Sheldon played the trumpet, sang, performed and was the sidekick and comedic foil on the Merv Griffin show. During the sixties he ventured further into television as an actor on such shows as Dragnet, The Girl With Something Extra, the Cara Williams Show and Run Buddy Run. He was also the voice used for “Conjunction Junction” and “I’m Just A Bill” on Schoolhouse Rock. He voice later appeared on such sitcoms as The Simpsons and Family Guy.
He has played with Jimmy Guiffre, Herb Geller, Mel Torme, Wardell Gray, Helen Humes, Gary Burton, June Christy, Rosemary Clooney and the big bands of Stan Kenton, Bill Berry, Tom Kubis and Benny Goodman.
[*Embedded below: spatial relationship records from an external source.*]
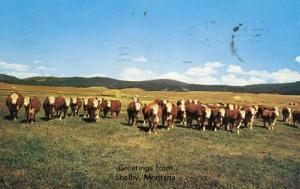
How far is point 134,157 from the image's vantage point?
15.2 meters

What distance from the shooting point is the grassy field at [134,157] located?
11.6 meters

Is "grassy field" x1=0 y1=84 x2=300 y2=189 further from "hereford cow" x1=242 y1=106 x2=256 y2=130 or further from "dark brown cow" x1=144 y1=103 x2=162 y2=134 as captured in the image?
"hereford cow" x1=242 y1=106 x2=256 y2=130

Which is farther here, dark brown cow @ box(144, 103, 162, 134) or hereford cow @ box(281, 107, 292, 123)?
hereford cow @ box(281, 107, 292, 123)

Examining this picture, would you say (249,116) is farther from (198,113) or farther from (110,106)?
(110,106)

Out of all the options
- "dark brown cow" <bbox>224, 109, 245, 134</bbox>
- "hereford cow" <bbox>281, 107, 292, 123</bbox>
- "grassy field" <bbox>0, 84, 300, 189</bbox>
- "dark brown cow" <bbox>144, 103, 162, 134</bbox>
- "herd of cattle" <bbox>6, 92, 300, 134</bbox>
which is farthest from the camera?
"hereford cow" <bbox>281, 107, 292, 123</bbox>

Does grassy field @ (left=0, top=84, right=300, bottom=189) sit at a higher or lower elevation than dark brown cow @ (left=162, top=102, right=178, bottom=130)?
lower

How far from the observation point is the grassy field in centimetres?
1162

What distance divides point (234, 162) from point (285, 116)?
87.8 feet

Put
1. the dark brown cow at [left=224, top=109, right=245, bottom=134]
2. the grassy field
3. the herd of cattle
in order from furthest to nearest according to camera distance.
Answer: the dark brown cow at [left=224, top=109, right=245, bottom=134] < the herd of cattle < the grassy field

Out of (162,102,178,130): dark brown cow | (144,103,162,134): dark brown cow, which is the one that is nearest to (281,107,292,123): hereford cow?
(162,102,178,130): dark brown cow

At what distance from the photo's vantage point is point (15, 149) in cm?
1503

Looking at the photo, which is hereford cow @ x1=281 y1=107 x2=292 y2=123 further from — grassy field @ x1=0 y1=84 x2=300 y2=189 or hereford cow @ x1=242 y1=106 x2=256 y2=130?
grassy field @ x1=0 y1=84 x2=300 y2=189

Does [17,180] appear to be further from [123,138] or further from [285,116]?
[285,116]

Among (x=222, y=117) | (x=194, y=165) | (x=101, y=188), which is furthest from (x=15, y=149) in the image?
(x=222, y=117)
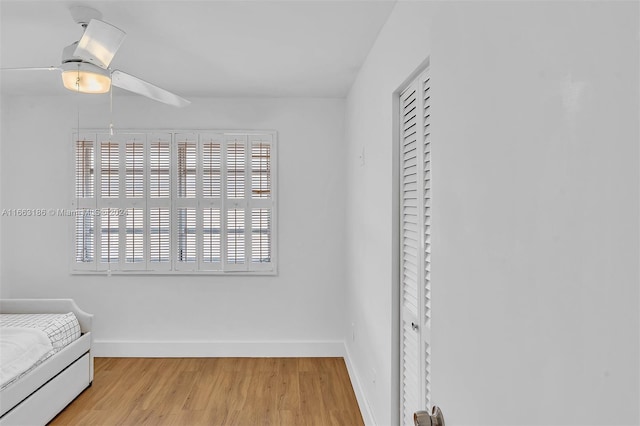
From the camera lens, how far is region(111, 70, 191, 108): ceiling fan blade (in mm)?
2331

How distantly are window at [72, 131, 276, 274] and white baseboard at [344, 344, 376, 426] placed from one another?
1.12m

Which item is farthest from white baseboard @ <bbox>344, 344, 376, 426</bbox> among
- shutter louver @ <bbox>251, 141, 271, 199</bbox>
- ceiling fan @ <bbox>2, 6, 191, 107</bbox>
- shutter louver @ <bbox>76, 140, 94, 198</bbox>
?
shutter louver @ <bbox>76, 140, 94, 198</bbox>

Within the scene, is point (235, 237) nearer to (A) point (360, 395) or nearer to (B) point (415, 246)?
(A) point (360, 395)

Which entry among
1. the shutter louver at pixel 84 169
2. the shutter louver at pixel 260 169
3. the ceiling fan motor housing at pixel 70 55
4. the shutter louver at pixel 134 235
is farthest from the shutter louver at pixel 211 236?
the ceiling fan motor housing at pixel 70 55

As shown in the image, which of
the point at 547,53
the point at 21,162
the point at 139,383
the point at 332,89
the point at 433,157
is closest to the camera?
the point at 547,53

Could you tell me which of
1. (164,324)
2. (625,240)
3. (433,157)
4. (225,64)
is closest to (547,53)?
(625,240)

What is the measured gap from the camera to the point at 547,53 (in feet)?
1.84

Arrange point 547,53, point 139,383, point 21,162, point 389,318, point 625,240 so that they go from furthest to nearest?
1. point 21,162
2. point 139,383
3. point 389,318
4. point 547,53
5. point 625,240

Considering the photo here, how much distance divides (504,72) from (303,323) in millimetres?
3727

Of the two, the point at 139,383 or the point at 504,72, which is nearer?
the point at 504,72

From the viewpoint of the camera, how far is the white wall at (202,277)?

Jack performed the trumpet solo for the theme song “The Shadow Of Your Smile” on the soundtrack of the 1965 movie, The Sandpiper, appeared in the Oscar-nominated documentary “Let’s Get Lost” about the life of fellow jazz trumpeter Chet Baker, performed a trumpet solo in the Coppola film “One From The Heart”, appeared as an ill-fated trumpeter in Radioland Murders, and is the subject of an award winning feature documentary, “Trying to Get God: The Jazz Odyssey of Jack Sheldon”. He continues to be an active performer of the bebop and cool jazz schools.